## START EXTRACTED TEXT
I then chatted to designer Hein Duijnstee about “the promise of the other place” which explores strategy and also transport through visual art.

I also managed a chat with one of the leaders of the pre-conference masterclasses, street photographer Keith Moss. I also bumped into his with his group, out on the streets of Brighton, on New Road!

I’ll add more reflections soon, but these interviews are well worth a listen.

Richard Olivier at 17:40 after University of Brighton Vice Chancellor, Debra Humphris formally opens AOMO2018, invites us to a lab, a shared inquiry into the ‘next step…

Convener, Jenny Knight opens the conference as well.

Could there be a potential for the sacred in theatre again ?

Some phrases that Richard mentions that are worth following up…

“Leadership gift” = a set of archetypal roles, and even physical gestures that help us identify our own favoured archetypes. These are based upon upon order, relationship, creativity, change, action”

“I accept and I radiate” says the sovereign, the bearer of vision and purpose.

Richard presents a wheel of archetypal leadership gifts, with corresponding planets. A gesture and phrases for each one. And each has a shadow side.

More here: www.oliviermythodrama.com

Day 2

The second day begins. I am liking forward to the Direct Performance stream, partly because of the variety in that stream and some possible cross-disciplinary reflections and also because it includes the reading of my play, Bunk. I am wondering who might come.

I have opened the reading to a few colleagues outside of the conference, and the mix of insiders and outsiders will be interesting.
## END EXTRACTED TEXT
## START EXTRACTED INFORMATION
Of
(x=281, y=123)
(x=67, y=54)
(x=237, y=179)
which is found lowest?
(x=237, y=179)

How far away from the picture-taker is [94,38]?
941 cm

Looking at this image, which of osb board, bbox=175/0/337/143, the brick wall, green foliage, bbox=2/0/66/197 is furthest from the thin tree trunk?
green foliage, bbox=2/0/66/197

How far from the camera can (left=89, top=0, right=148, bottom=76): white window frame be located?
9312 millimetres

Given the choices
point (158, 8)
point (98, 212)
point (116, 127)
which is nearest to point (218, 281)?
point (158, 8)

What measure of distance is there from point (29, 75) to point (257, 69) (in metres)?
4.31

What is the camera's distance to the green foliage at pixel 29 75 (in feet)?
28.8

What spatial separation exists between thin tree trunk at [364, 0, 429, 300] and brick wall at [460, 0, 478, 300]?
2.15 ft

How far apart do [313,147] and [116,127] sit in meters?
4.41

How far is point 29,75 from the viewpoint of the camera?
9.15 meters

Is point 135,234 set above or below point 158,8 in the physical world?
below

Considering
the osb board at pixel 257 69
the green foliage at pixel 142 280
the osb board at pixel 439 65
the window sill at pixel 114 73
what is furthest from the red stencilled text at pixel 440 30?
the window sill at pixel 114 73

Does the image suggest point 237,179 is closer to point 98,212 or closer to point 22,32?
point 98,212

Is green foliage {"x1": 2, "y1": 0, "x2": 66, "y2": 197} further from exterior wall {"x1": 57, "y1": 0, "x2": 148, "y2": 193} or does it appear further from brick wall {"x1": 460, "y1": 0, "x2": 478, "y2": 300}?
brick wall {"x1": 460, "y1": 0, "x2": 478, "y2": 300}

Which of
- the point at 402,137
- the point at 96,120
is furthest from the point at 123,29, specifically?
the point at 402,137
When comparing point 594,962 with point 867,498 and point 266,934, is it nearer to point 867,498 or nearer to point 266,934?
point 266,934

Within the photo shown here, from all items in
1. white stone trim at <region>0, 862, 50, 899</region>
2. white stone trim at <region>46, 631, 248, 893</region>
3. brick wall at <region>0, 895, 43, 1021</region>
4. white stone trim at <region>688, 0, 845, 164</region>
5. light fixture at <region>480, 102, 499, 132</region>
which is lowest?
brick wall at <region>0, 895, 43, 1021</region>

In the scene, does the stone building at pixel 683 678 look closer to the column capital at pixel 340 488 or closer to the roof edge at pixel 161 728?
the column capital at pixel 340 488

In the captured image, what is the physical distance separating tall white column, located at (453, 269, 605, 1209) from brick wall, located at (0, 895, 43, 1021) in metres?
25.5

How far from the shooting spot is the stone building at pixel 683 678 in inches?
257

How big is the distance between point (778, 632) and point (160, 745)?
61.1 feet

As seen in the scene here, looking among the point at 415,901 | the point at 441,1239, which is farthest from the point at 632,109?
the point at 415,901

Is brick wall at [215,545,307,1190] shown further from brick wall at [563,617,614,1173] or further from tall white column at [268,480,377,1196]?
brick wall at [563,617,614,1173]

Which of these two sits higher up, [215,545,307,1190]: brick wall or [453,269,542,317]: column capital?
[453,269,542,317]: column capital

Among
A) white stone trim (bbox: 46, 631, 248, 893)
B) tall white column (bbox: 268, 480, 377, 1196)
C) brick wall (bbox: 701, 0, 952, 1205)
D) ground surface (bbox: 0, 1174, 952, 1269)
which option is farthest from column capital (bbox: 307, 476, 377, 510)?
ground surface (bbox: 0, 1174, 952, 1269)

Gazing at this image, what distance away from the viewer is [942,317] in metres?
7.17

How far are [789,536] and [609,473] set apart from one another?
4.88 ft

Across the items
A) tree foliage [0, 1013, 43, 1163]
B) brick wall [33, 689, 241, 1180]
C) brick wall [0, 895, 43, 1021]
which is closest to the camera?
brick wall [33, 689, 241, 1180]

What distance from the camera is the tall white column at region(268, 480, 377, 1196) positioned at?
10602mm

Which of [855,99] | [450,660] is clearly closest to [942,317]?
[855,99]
## END EXTRACTED INFORMATION
#### DIRECTIVES
**a.** Duplicate the passage of the conference notes from "Richard Olivier at" to "vision and purpose.".
**b.** According to the conference notes, who formally opens AOMO2018?

#### IN RESPONSE
**a.**
Richard Olivier at 17:40 after University of Brighton Vice Chancellor, Debra Humphris formally opens AOMO2018, invites us to a lab, a shared inquiry into the ‘next step…

Convener, Jenny Knight opens the conference as well.

Could there be a potential for the sacred in theatre again ?

Some phrases that Richard mentions that are worth following up…

“Leadership gift” = a set of archetypal roles, and even physical gestures that help us identify our own favoured archetypes. These are based upon upon order, relationship, creativity, change, action”

“I accept and I radiate” says the sovereign, the bearer of vision and purpose.

**b.** Debra Humphris, Vice Chancellor of the University of Brighton.